(Scene-based spatial questions)
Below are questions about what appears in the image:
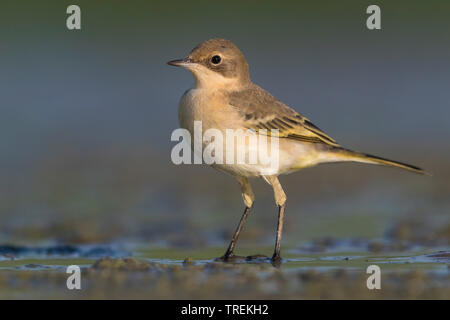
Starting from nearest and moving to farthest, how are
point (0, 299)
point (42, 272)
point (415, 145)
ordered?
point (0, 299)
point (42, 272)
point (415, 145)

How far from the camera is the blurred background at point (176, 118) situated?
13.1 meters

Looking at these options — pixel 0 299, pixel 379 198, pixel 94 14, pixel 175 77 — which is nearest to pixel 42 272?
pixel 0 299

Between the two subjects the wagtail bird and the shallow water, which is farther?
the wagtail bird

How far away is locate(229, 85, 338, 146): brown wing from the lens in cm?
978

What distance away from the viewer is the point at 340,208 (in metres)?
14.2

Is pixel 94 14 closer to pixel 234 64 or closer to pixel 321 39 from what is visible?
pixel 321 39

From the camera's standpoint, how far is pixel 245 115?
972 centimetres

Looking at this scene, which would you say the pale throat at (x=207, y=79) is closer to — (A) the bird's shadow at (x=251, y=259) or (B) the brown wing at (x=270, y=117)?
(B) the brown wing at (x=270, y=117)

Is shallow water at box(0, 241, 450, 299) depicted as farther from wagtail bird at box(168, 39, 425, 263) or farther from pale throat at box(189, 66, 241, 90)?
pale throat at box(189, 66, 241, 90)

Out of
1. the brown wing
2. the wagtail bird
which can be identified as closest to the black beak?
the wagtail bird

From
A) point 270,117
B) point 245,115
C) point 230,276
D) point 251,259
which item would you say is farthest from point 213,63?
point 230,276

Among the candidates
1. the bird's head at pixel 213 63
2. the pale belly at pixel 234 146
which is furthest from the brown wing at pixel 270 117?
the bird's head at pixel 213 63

---

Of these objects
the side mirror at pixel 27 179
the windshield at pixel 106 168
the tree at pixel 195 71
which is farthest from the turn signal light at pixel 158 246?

Do this: Return each line of the material above that contains the string "camera", copying every such line in full.

Right answer:
How far from the camera is the blurred background at point (176, 118) situated?
From the camera's standpoint, how far is pixel 245 115?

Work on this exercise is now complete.